Nevertheless, that missing relationship in my adult life came to haunt me when I decided to travel. Things were strained between James and I. We really didn't gel. His temper and my smart-ass didn't make friends and as I set out on tour I met many who I would call my 'soul family' - beautiful friends that were like brothers and sisters to me which highlighted that void in my life more and more. I suppose if you want to see the world as "ONE" then knowing what it is to love is pretty important. Thankfully my brother and I had a really cool reunion in the UK last year and again in Antigua. We hung out. We made friends. We respected one another and we had a very cool conversation about aspects of ourselves that were really inherited and didn't do us any favours. He's awesome. I love him. Always have, always will, however now we can actually be mates. That's cool.
Now the wonderful appreciation for 'everyone's my brethren' and I want them to be happy is all good and well HOWEVER, in the West especially we live in a time where competition between us drives a collective mentality. It drives our consumptive culture and if it were not for 'a sense of comparison' perhaps we would not be so driven to buy things we don't truly need and give a damn what others think of us. Not an easy one to transcend I guess. This also creates a separation between people. Which can sadly grow in to wars and bloodshed.
In India when I stayed with who I call 'my surrogate family'. Man, I love them. The parents Melchandar and Didi (same age as I am) slept in one room with their five children. Their life is not comfortable but like we all do, they've adapted in order to survive the reality of intense snowfall, low caste status, lack of running water and employment. They amazingly do survive with an incredible faith in Shiva (God of the Universe). But one thing I really felt they had so powerfully that I feel we have really lost in the West is a true sense of community and family; they share their karma's and dramas. If one member of the family suffers; the whole family suffers with them. I mean what could be more manifest than blood? In the West we have an idea that to need support is weakness. You don't see updates of people saying; "Guys, going through a major break up, feel bloody miserable, could do with a hug" on Facebook do you? And yet we all suffer. We all feel emotions and its hard because we rightly know the value of optimism and don't like to bring another down. This 'one man for himself' and 'dog eat dog' can be a ruthless field of play.
This big wall around our hearts has done an amazing job at blocking out true feelings, true empathy and open heartedness with another. Understandably really because life can be hard, people can be shit and we all by nature, strive to survive.

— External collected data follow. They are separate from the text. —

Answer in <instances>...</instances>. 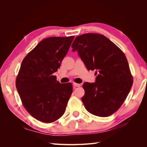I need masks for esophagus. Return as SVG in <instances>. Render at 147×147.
Returning a JSON list of instances; mask_svg holds the SVG:
<instances>
[{"mask_svg":"<svg viewBox=\"0 0 147 147\" xmlns=\"http://www.w3.org/2000/svg\"><path fill=\"white\" fill-rule=\"evenodd\" d=\"M73 84L75 86H76V87H80V86H81V84H79V83H73Z\"/></svg>","mask_w":147,"mask_h":147,"instance_id":"obj_1","label":"esophagus"}]
</instances>
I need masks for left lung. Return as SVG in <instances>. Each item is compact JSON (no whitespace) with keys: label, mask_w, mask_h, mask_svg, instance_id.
Instances as JSON below:
<instances>
[{"label":"left lung","mask_w":147,"mask_h":147,"mask_svg":"<svg viewBox=\"0 0 147 147\" xmlns=\"http://www.w3.org/2000/svg\"><path fill=\"white\" fill-rule=\"evenodd\" d=\"M88 70H96V82L83 84L82 100L88 112L100 117L112 115L129 92L132 76L124 53L104 35L88 33L77 36L72 45Z\"/></svg>","instance_id":"obj_1"}]
</instances>
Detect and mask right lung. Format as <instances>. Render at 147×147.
I'll return each mask as SVG.
<instances>
[{"label":"right lung","mask_w":147,"mask_h":147,"mask_svg":"<svg viewBox=\"0 0 147 147\" xmlns=\"http://www.w3.org/2000/svg\"><path fill=\"white\" fill-rule=\"evenodd\" d=\"M74 36L42 40L26 56L16 79V87L24 108L38 121L50 123L63 116L72 84H62L57 72Z\"/></svg>","instance_id":"obj_1"}]
</instances>
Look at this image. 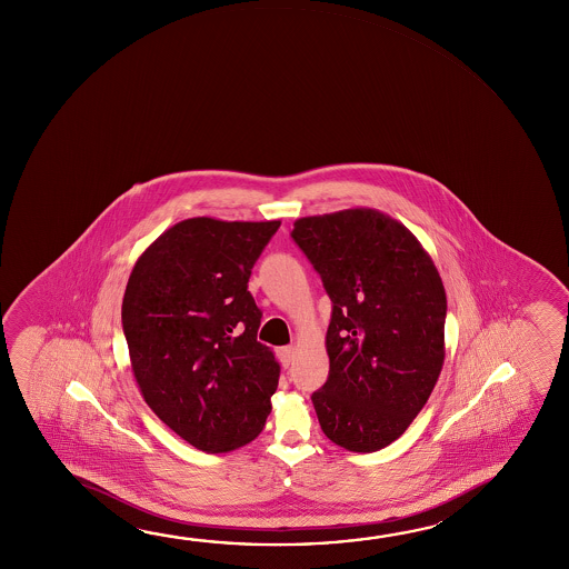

Its sad that we even have to ask for help when really, deep down, there is a sense of knowing when something's up with someone;"R U OK?" is worthy of a plug here.
There are a lot of things to be thankful for when being from a 'developed' nation, I feel super grateful for the freedom and comfort that affords me yet personally, its wonderful to come back to thanks for my family despite them being sprinkled about the globe and my galavants. They are not perfect. We've had a 'story' but thankfully we've taken the lessons and moved on.
The biggest insight I have had recently in terms of relating to people is to 'live and let live', something I am sure is very hard for parents to accept when their little'ns become big'ns or you see people you love missing the obvious... and in an interestingly cool way this idea could lead to anarchism:
The world is so imbalanced this day today with so much separation because people both in personal relationships and worldwide try to fix other people in the outer sense to get some kind of inner peace and balance. This will never work out, we need to hold ourselves responsible for our own inner selves and lives.My gorgeous 3 year old nephew who I met for the first time this week just said aloud "Hakuna Matata."
Amen to that little 3 year old man. Such a gift.